**WHAT IS NEEDED**
Only the lines from the one containing "What is the distance spanning" to the end of the entries should be written out, each exactly as it stands, both ends included.

------ GIVEN RECORDS

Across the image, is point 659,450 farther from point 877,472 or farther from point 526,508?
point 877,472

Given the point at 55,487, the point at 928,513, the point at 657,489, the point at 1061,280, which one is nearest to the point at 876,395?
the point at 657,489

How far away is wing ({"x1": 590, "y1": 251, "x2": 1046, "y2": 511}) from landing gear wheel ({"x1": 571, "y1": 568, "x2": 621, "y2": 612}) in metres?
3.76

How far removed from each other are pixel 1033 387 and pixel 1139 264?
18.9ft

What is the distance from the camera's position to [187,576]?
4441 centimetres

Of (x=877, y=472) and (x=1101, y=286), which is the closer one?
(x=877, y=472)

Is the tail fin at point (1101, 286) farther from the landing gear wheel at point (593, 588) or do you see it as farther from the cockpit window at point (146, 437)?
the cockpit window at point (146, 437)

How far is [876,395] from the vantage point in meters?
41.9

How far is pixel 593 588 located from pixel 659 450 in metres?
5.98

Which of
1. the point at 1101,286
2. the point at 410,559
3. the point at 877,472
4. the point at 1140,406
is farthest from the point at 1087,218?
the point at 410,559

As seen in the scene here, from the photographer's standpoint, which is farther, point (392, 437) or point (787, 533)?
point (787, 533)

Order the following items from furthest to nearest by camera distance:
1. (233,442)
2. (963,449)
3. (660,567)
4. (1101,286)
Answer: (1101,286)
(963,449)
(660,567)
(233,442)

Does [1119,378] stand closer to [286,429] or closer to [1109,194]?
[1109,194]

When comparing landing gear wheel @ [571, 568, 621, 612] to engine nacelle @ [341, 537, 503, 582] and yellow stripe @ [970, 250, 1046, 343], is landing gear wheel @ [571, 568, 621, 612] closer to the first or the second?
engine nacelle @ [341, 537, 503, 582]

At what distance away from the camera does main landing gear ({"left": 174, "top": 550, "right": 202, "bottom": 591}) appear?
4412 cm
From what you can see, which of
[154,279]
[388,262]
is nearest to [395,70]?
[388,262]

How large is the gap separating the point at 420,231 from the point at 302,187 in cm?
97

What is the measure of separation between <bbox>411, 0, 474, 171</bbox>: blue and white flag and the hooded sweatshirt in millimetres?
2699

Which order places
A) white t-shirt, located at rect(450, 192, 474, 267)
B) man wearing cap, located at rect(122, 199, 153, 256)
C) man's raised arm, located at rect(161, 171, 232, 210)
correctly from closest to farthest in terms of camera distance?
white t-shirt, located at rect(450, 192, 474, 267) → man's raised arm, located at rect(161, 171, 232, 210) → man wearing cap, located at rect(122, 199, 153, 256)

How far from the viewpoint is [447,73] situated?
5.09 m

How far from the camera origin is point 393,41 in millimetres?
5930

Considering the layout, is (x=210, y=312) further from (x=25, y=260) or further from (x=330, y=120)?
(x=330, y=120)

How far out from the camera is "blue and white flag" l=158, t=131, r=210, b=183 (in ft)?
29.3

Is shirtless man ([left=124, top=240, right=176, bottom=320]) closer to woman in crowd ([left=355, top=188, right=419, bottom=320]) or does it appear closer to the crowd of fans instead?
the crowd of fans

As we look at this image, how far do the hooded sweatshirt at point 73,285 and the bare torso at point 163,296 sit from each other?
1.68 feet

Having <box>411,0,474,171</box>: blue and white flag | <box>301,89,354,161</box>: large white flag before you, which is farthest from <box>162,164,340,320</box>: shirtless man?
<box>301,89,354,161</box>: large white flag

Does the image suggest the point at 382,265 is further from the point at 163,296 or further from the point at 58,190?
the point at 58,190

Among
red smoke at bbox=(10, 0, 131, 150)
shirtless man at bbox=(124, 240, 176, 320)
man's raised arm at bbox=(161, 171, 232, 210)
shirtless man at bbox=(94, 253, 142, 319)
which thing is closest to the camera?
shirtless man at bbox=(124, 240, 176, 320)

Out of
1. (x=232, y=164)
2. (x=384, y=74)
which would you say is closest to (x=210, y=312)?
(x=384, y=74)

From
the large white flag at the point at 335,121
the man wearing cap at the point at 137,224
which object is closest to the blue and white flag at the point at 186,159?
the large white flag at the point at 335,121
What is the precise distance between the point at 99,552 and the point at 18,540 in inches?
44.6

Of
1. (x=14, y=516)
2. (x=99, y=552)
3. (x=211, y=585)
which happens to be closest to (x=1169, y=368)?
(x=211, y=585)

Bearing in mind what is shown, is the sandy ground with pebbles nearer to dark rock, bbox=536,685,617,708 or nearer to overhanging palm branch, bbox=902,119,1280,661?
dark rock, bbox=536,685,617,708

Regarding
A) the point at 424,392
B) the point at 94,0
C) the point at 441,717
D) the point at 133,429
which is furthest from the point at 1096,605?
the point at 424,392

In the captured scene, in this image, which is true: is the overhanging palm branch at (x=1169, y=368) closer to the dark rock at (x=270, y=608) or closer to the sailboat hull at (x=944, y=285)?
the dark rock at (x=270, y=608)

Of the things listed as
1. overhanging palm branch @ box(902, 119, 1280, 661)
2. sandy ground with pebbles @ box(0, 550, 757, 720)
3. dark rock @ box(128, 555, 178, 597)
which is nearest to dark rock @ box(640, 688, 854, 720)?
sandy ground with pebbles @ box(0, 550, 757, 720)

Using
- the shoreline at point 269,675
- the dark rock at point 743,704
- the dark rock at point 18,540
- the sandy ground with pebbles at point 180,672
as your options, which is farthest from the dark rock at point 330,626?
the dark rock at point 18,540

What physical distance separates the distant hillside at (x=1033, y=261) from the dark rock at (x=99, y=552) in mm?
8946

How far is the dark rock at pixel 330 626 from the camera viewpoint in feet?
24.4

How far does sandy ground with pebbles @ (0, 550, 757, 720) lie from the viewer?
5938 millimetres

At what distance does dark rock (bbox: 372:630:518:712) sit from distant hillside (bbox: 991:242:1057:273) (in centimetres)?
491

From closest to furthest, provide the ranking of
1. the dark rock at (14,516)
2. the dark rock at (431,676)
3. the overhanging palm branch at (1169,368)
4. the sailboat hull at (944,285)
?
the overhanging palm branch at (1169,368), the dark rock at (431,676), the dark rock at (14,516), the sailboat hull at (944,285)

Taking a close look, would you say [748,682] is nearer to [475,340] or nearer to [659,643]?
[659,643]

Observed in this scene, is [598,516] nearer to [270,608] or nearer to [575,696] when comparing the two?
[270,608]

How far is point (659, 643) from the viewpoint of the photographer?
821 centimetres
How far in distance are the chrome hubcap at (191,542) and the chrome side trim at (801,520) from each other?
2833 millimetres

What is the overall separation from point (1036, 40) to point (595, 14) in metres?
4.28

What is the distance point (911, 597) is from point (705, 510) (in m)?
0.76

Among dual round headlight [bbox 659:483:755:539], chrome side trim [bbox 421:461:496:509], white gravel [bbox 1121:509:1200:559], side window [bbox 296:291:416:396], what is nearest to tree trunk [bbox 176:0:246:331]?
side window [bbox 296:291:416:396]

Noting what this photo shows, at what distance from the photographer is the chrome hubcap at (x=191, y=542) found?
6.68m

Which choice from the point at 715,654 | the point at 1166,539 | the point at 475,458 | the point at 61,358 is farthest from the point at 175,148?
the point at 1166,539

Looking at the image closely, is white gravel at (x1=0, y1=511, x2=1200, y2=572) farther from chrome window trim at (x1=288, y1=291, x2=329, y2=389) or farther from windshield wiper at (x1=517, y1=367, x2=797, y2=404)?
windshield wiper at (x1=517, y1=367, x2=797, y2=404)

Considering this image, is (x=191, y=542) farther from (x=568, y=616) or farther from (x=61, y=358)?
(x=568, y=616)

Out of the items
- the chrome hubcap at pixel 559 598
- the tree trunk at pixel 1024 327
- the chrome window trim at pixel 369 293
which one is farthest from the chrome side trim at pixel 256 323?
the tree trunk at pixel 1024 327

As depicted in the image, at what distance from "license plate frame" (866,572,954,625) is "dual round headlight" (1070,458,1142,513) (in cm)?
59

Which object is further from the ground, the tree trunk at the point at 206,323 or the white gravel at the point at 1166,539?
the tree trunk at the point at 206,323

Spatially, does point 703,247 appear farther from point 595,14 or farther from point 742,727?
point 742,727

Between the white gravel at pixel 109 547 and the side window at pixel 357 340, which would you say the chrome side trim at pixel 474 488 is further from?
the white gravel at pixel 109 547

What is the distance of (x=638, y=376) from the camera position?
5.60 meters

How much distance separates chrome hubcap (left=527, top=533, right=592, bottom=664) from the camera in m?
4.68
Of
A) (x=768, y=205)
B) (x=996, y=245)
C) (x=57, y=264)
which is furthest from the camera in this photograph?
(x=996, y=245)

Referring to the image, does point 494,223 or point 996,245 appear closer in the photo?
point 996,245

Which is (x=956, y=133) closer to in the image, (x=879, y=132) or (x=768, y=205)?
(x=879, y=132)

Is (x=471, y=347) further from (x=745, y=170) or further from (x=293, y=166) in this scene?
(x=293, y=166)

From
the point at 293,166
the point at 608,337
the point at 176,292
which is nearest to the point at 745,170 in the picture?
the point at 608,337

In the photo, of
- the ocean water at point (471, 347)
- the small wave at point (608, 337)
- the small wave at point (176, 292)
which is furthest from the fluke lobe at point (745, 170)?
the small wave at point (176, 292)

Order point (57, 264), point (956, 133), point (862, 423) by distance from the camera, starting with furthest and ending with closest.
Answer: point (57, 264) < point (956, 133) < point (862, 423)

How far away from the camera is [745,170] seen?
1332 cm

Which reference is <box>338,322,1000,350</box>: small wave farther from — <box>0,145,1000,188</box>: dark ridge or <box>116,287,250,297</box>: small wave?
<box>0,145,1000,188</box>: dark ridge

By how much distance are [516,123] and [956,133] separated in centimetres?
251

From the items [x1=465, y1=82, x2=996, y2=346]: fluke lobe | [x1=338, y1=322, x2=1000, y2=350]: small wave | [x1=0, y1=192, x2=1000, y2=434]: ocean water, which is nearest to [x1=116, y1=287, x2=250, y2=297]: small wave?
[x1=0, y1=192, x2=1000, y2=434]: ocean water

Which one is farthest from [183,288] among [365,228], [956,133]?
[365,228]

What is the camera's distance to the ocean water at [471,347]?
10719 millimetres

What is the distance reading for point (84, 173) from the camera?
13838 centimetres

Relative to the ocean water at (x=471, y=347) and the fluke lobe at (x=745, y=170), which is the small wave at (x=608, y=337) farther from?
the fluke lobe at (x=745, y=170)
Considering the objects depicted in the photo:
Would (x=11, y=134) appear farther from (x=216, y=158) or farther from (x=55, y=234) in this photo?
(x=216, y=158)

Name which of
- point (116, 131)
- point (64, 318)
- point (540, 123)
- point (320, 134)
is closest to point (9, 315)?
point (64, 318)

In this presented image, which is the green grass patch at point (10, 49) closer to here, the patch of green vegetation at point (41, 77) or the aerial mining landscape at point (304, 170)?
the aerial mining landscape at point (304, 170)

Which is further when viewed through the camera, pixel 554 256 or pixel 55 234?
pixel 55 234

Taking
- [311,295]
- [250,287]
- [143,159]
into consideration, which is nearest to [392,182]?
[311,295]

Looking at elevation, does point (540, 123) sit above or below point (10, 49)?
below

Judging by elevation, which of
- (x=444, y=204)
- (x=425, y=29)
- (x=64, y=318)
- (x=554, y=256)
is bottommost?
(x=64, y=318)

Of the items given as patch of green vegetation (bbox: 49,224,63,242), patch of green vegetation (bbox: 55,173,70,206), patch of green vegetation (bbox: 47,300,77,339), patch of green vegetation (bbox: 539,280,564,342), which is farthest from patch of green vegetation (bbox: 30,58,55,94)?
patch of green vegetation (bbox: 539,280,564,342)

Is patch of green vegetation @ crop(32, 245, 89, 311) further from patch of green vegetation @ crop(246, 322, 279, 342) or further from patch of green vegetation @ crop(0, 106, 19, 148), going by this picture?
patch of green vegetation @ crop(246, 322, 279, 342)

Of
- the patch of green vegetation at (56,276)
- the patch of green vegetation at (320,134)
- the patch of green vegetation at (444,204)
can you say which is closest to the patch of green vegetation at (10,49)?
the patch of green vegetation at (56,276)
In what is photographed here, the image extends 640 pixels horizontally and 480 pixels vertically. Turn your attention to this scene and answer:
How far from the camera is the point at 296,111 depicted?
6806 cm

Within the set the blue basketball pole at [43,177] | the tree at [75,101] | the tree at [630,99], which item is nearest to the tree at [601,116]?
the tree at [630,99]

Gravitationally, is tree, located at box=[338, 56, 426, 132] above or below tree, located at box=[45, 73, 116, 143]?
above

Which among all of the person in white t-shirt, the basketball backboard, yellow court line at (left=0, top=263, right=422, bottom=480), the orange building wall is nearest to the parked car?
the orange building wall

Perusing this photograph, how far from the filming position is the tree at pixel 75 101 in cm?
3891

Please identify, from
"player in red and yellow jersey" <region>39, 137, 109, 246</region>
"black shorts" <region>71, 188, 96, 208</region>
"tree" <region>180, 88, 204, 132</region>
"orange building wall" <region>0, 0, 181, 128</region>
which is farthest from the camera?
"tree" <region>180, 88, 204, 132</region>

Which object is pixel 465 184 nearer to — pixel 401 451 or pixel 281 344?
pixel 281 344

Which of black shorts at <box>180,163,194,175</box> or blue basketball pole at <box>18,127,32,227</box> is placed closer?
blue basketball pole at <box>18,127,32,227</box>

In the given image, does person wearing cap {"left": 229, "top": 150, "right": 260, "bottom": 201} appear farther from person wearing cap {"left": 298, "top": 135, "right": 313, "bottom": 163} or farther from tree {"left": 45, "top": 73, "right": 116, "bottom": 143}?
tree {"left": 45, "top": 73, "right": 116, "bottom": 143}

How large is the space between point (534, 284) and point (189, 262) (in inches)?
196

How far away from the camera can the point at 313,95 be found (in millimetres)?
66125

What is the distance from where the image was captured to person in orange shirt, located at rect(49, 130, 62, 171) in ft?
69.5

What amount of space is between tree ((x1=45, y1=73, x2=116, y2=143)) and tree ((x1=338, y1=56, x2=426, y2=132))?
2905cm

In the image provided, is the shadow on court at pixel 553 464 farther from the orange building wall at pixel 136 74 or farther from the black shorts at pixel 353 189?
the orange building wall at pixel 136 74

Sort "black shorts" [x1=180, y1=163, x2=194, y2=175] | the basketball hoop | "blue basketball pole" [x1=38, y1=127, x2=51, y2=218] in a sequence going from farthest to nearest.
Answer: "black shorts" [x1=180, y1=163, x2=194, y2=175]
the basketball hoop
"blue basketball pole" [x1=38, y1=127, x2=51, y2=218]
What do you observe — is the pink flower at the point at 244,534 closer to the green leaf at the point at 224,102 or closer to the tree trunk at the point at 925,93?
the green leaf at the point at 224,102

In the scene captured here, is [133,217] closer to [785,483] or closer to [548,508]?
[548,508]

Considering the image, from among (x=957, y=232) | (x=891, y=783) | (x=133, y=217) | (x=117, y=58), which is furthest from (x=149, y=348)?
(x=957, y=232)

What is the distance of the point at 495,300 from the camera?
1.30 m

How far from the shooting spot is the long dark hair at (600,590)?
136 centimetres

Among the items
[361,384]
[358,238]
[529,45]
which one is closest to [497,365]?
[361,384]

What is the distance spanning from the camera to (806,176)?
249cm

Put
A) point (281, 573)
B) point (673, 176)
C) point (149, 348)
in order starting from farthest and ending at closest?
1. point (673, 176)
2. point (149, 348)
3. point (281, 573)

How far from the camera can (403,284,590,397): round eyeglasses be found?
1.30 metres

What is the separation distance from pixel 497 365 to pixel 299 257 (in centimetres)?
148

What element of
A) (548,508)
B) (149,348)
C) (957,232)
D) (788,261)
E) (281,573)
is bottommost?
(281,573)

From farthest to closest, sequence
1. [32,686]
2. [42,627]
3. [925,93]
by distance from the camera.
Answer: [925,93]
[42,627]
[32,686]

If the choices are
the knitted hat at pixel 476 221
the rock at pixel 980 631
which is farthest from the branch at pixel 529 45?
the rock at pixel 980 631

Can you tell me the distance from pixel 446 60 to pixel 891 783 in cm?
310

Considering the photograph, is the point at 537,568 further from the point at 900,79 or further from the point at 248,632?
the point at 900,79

------------

**SOLUTION FOR THIS TASK**
What is the distance spanning from the camera to (806,176)?
249cm

Put
A) point (281, 573)
B) point (673, 176)
C) point (149, 348)
in order starting from farthest and ending at closest?
1. point (673, 176)
2. point (149, 348)
3. point (281, 573)

How far from the camera can (403,284,590,397): round eyeglasses be found?
1.30 metres

What is the separation distance from pixel 497 365 to pixel 299 257 (in centimetres)?
148

What element of
A) (548,508)
B) (149,348)
C) (957,232)
D) (788,261)
E) (281,573)
is bottommost?
(281,573)

From farthest to closest, sequence
1. [32,686]
2. [42,627]
3. [925,93]
by distance from the camera.
Answer: [925,93]
[42,627]
[32,686]

If the choices are
the knitted hat at pixel 476 221
the rock at pixel 980 631
which is farthest from the branch at pixel 529 45?
the rock at pixel 980 631

Can you tell me the distance from pixel 446 60 to pixel 891 783 in cm?
310

Considering the photograph, is the point at 537,568 further from the point at 900,79 or further from the point at 248,632?
the point at 900,79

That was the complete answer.